You can't say the same for the tons of plastic rubbish left behind by the people who crowd our beaches in the summer months to spend the day lathered in an uncomfortable mix of sun cream and sand, only to return home tired and cross, pink with patchy sunburn, children wailing because they've fallen face-down in a rock pool or been nipped by a crab.
The bloke on the radio was clearly unaware that dogs are banned from many of Britain's beaches throughout the summer. Those of us with dogs have autumn, winter and early spring to make the most of this country's coastline, and I'll let you into a secret – it's no hardship.

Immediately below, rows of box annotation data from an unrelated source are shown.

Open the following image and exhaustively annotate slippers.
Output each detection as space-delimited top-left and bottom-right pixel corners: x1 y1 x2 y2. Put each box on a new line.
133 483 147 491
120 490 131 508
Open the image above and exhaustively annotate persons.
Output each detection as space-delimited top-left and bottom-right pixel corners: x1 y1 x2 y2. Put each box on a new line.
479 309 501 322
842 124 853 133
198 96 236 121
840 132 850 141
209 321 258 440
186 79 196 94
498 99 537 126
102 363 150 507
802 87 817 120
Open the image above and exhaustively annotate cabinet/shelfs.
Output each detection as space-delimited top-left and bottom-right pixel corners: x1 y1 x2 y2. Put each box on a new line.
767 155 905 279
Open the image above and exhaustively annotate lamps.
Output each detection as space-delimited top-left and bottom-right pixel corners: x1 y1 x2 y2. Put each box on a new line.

When I moved to Wales, I discovered the Gower peninsula. The Gower is a far cry from kiss-me-quick, sticks of rock and arcade machines. It is cliffs and dunes, wheeling choughs and sheep-munched moorland, rocky headlands and long, long stretches of sand, most of which are a little bit difficult to get to. Its few towns and villages are tucked away, a bit inland, so the Gower's charms don't lend themselves to the sort of beach trip that involves lugging cool boxes, deck chairs, and windbreaks. But they do lend themselves to big, majestic walks, fortified by sausage sandwiches in the dunes.
I have no idea whether dogs are banned from the Gower in the summer because I have only ever been in the autumn and winter. Along with my two mongrels, Badger and Bella, I've braved horizontal hail and winds strong enough to blow me off balance. We've walked on grey, glowering days, when the sky is full of dark, scudding clouds and the surf pounds the beach with merciless repetition. We've climbed the dunes to get to the beach, leaving our footprints in snow.
Rarely do we see another soul, but on one memorable December day we walked along Oxwich Bay's miles and miles of hard-packed sand under a cloudless sky, the sea as blue and placid as a Caribbean lagoon. Way ahead three indistinct forms came towards us. We heard a voice cry out: "Not too close to the sea, dad!" A man zoomed past, sand flying from the wheels of his electric wheelchair, as he twirled and swirled in a mad dance across the sand. We joined his laughing sons watching wheelchair and mongrels racing joyfully along the surfline, celebrating the unadulterated freedom – for both man and dog – of a beach on a winter's day.